Work instructions. Convert the items into a JSON list of strings, one string per line, leaving out blank lines. Include only the lines from the one containing "When looking at" through the end of the items, both ends inclusive.

Exercise input.

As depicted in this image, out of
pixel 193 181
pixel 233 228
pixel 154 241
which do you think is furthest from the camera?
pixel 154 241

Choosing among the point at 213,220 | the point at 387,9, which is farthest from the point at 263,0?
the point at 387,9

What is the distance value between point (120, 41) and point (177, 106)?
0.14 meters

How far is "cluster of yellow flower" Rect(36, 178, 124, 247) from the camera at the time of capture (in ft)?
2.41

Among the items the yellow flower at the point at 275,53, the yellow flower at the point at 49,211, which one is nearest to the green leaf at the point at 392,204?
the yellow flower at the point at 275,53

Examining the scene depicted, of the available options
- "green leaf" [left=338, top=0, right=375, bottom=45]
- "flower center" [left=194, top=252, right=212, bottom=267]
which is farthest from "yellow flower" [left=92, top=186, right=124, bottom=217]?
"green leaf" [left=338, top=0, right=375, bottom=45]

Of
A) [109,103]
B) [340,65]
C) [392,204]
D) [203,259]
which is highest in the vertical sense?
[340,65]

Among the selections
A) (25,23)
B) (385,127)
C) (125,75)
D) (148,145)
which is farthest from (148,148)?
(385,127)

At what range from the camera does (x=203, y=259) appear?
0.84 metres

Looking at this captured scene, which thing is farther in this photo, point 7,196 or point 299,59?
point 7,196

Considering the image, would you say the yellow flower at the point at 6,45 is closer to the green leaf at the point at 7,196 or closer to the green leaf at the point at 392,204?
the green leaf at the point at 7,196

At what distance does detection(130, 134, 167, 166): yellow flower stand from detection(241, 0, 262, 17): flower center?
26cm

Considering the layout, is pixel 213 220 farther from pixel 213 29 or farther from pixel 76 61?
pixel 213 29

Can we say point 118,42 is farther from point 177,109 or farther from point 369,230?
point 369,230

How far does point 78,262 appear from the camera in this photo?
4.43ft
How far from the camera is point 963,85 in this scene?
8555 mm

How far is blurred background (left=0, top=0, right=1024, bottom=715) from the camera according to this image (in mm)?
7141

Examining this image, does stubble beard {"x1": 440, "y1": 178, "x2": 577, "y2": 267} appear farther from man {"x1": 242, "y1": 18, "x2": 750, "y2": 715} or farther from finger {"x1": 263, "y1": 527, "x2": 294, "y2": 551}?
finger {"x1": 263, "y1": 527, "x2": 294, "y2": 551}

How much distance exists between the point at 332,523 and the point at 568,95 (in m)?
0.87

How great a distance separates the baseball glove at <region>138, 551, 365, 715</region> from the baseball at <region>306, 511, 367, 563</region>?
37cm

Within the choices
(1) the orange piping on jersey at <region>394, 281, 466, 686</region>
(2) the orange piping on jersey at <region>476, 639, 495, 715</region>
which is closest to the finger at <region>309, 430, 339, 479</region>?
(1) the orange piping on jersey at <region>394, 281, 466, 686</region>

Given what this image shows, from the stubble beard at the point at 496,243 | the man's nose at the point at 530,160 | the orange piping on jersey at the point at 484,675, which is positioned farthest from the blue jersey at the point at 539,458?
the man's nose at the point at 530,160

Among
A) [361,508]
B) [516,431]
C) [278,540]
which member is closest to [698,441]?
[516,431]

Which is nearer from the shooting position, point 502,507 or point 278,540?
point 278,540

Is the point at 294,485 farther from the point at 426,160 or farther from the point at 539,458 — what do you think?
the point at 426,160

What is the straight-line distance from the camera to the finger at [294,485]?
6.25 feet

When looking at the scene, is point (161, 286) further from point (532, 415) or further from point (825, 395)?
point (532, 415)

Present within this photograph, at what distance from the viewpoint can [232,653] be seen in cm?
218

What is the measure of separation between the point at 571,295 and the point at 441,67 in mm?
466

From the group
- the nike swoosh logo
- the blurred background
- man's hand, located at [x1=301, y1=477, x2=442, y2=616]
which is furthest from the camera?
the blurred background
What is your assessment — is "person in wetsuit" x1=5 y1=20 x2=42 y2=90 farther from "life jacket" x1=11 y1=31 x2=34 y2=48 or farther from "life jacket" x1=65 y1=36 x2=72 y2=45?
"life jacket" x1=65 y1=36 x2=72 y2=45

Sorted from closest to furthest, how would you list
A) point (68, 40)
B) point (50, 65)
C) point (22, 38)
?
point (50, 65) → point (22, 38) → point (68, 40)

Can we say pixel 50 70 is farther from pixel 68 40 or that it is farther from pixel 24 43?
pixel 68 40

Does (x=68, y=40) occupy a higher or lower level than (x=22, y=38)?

Expected answer.
[
  "When looking at the scene, is point (161, 286) further from point (532, 415) or further from point (825, 395)?",
  "point (532, 415)",
  "Present within this photograph, at what distance from the viewpoint can [232,653] be seen in cm?",
  "218",
  "What is the measure of separation between the point at 571,295 and the point at 441,67 in mm?",
  "466",
  "From the group",
  "- the nike swoosh logo",
  "- the blurred background",
  "- man's hand, located at [x1=301, y1=477, x2=442, y2=616]",
  "which is furthest from the camera?",
  "the blurred background",
  "What is your assessment — is \"person in wetsuit\" x1=5 y1=20 x2=42 y2=90 farther from \"life jacket\" x1=11 y1=31 x2=34 y2=48 or farther from \"life jacket\" x1=65 y1=36 x2=72 y2=45?",
  "\"life jacket\" x1=65 y1=36 x2=72 y2=45",
  "Sorted from closest to furthest, how would you list",
  "A) point (68, 40)",
  "B) point (50, 65)",
  "C) point (22, 38)",
  "?",
  "point (50, 65) → point (22, 38) → point (68, 40)",
  "Can we say pixel 50 70 is farther from pixel 68 40 or that it is farther from pixel 24 43?",
  "pixel 68 40",
  "Does (x=68, y=40) occupy a higher or lower level than (x=22, y=38)?"
]